Andrea Valentini

Personal information
- Nationality: Italy
- Born: 10 December 1977 (age 48) Rome, Italy
- Height: 1.80 m (5 ft 11 in)
- Weight: 75 kg (165 lb)

Sport
- Sport: Modern pentathlon
- Club: Gruppo Sportivo Fiamme Azzurre
- Coached by: Luigi Filipponi

Medal record
Men's modern pentathlon
Representing Italy
World Championships
| Bronze medal – third place | 2004 Moscow | Team |

= Andrea Valentini (pentathlete) =

Italian modern pentathlete (born 1977)

Andrea Valentini (born December 10, 1977) is an Italian modern pentathlete. He won a bronze medal in the men's team event at the 2004 World Championships in Moscow, Russia. Valentini is a member of the modern pentathlon team for Gruppo Sportivo Fiamme Azzurre, and is coached and trained by Luigi Filipponi.

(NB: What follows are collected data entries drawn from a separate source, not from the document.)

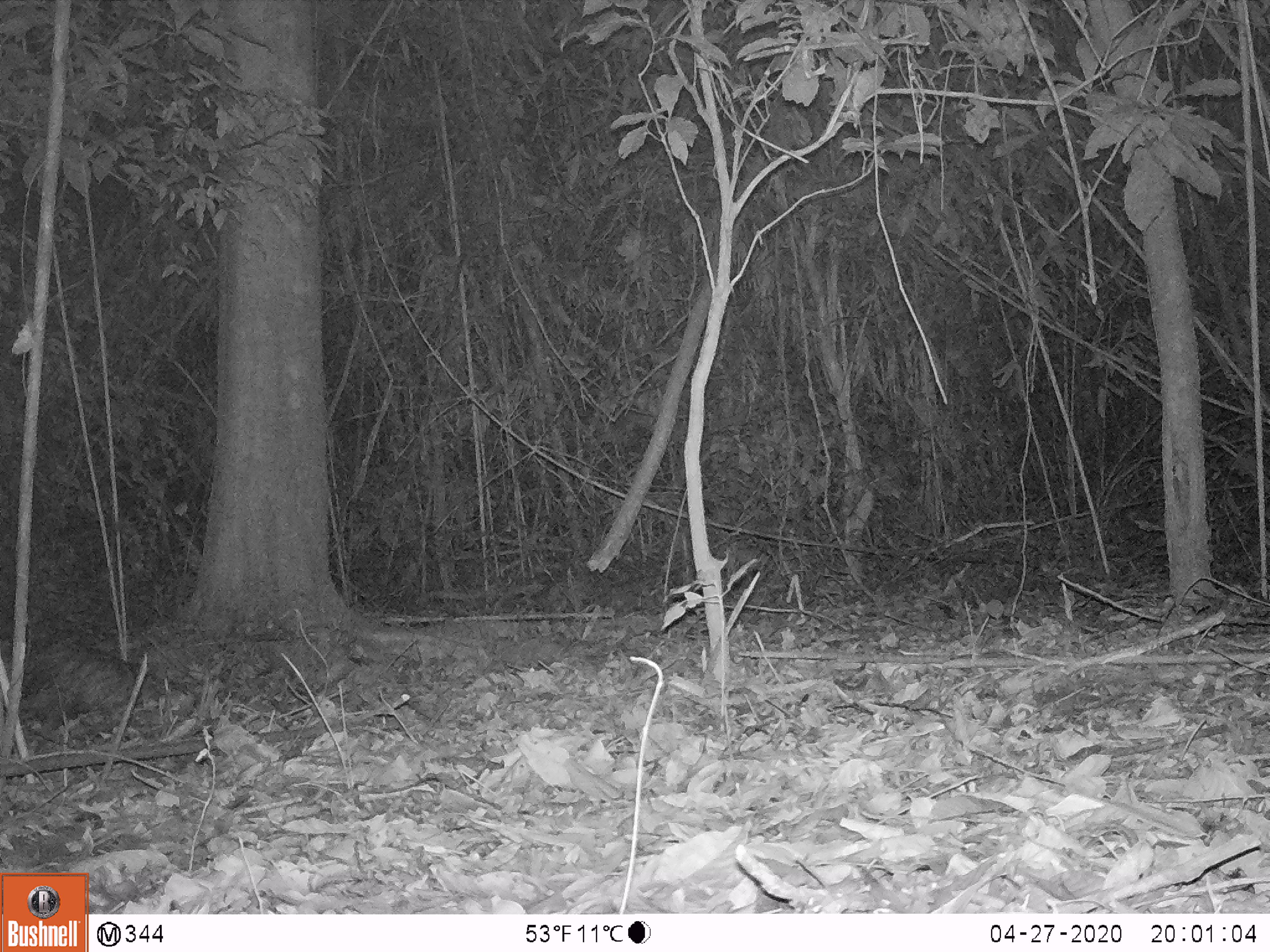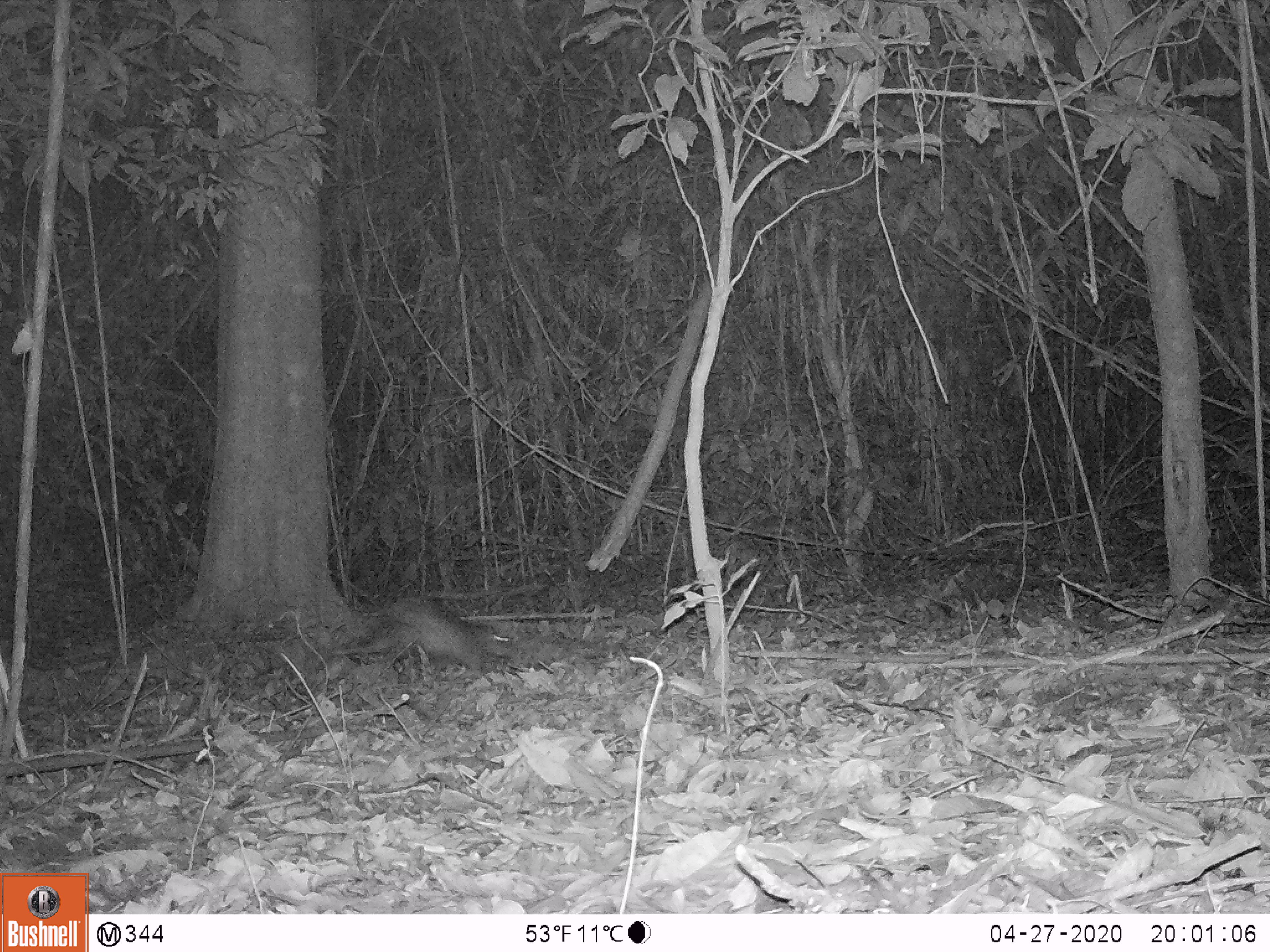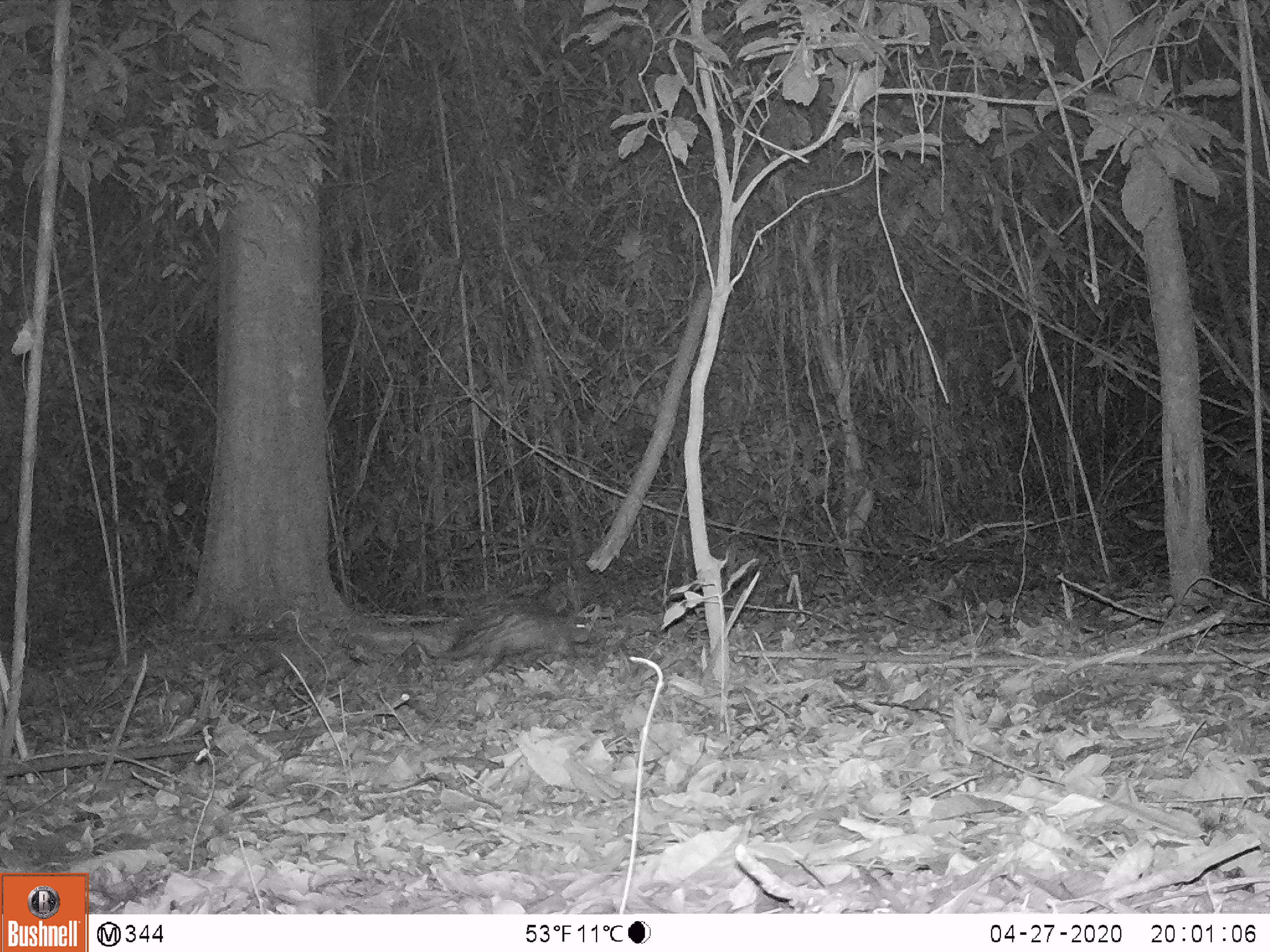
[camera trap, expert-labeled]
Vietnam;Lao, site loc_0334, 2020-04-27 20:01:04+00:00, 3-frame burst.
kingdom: Animalia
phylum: Chordata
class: Mammalia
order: Rodentia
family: Hystricidae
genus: Atherurus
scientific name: Atherurus macrourus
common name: asiatic brush-tailed porcupine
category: asiatic brush tailed porcupine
Asiatic brush tailed porcupine (asiatic brush-tailed porcupine) (Atherurus macrourus). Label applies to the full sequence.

Valentini first competed for the men's modern pentathlon at the 2004 Summer Olympics in Athens. He displayed a strong performance in the early rounds of the competition, when he achieved a joint second-place finish with Lithuania's Andrejus Zadneprovskis, Latvia's Deniss Čerkovskis, and United States' Vakhtang Iagorashvili in one-touch épée fencing, striking a total of nineteen victories. Valentini recorded the slowest time of 2:18.34, when he finished thirty-second in freestyle swimming, but he quickly moved to the top position with a sixteenth-place finish in show jumping segment. In the end, Valentini successfully finished the event in nineteenth place with a score of 5,084 points.

At the 2008 Summer Olympics in Beijing, Valentini qualified as a 30-year-old for the second time in men's modern pentathlon, along with his teammate Nicola Benedetti. During the competition, Valentini struggled to attain a higher position in the early segments, with poor scores in pistol shooting and in épée fencing. He managed to improve his performance by recording his fastest time of 2:11.70 in freestyle swimming, and by completing the show jumping segment with less obstacle and time penalties. Valentini's best result in the last round was insufficiently enough to reach the top position, finishing only in seventeenth place with a score of 5,288 points.